Target LDL-C Levels in mmol/L for High-Risk Patients
For high-risk patients, the target LDL-C levels should be <1.8 mmol/L (<70 mg/dL), and for very high-risk patients, the target should be <1.4 mmol/L (<55 mg/dL).
Risk Stratification and Corresponding LDL-C Targets
The target LDL-C levels vary based on cardiovascular risk categories:
| Risk Category | LDL-C Target |
|---|---|
| Very high risk | <1.4 mmol/L (<55 mg/dL) with ≥50% reduction from baseline [1,2] |
| High risk | <1.8 mmol/L (<70 mg/dL) with ≥50% reduction from baseline [1,2] |
| Moderate risk | <2.6 mmol/L (<100 mg/dL) [1,2] |
| Low risk | <3.0 mmol/L (<115 mg/dL) [1,2] |
Risk Category Definitions
Very High Risk
- Established atherosclerotic cardiovascular disease (ASCVD)
- Type 2 diabetes with target organ damage or major risk factors
- Severe chronic kidney disease (eGFR <30 mL/min/1.73m²)
- SCORE ≥10% for 10-year risk of fatal CVD 1
High Risk
- Markedly elevated single risk factors (e.g., familial hypercholesterolemia)
- Type 2 diabetes without target organ damage, with duration ≥10 years or with additional risk factors
- Moderate chronic kidney disease (eGFR 30-59 mL/min/1.73m²)

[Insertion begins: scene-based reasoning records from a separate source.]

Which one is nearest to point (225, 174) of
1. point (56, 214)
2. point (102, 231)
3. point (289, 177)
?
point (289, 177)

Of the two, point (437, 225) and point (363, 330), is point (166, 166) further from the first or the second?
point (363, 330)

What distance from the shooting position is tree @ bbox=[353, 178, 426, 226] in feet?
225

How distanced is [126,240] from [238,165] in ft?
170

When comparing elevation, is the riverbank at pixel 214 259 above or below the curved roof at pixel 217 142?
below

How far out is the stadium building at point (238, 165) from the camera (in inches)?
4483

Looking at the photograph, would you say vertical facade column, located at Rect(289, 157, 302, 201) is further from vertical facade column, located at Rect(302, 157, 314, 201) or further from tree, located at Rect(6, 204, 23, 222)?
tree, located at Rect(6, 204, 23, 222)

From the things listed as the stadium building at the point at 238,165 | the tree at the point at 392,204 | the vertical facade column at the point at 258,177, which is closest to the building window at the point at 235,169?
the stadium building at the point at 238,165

- SCORE ≥5% and <10% for 10-year risk of fatal CVD 1
Special Populations
Patients with Rheumatoid Arthritis
- For 'low-risk RA': LDL-C <3 mmol/L (115 mg/dL)

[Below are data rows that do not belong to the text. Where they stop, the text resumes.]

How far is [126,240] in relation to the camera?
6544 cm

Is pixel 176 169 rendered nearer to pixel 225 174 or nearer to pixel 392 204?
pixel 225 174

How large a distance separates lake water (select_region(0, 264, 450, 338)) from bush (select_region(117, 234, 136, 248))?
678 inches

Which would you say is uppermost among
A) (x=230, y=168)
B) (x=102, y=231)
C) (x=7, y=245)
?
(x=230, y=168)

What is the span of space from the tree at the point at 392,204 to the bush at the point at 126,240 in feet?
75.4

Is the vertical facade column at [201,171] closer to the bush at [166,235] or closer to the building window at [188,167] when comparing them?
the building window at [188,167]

- For 'high-risk RA': LDL-C <2.6 mmol/L (100 mg/dL)
- For very high-risk RA patients: LDL-C <1.8 mmol/L (70 mg/dL) 1
Type 2 Diabetes
- For T2DM at moderate CV risk: LDL-C <2.6 mmol/L (<100 mg/dL)
- For T2DM at high CV risk: LDL-C <1.8 mmol/L (<70 mg/dL) with ≥50% reduction
- For T2DM at very high CV risk: LDL-C <1.4 mmol/L (<55 mg/dL) with ≥50% reduction 1
Clinical Implications
Research suggests that achieving very low LDL-C levels is both safe and beneficial for cardiovascular outcomes. Studies have shown:
- A 20-25% reduction in CVD mortality and non-fatal MI for every 1.0 mmol/L reduction in LDL-C 2
- No major safety concerns have been identified with LDL-C levels as low as 50-70 mg/dL (1.3-1.8 mmol/L) 3
- Some evidence suggests that levels as low as 20 mg/dL (0.52 mmol/L) may be justified in patients with extensive atherosclerosis where plaque stabilization and regression are necessary 4
Treatment Approach to Achieve Targets
- First-line therapy: Statins at appropriate intensity based on risk category
- Second-line: Add ezetimibe if target not achieved with maximally tolerated statin
- Third-line: Add PCSK9 inhibitors for very high-risk patients not reaching targets with statin plus ezetimibe 1, 2
Monitoring
- Check lipid levels 4-12 weeks after initiating or changing therapy
- Annual monitoring once target levels are achieved 2
- Use non-HDL-C as a secondary target (goal: <2.2 mmol/L for very high-risk; <2.6 mmol/L for high-risk) 1
The evidence strongly supports aggressive LDL-C lowering in high-risk patients, with more intensive targets for those at very high risk of cardiovascular events.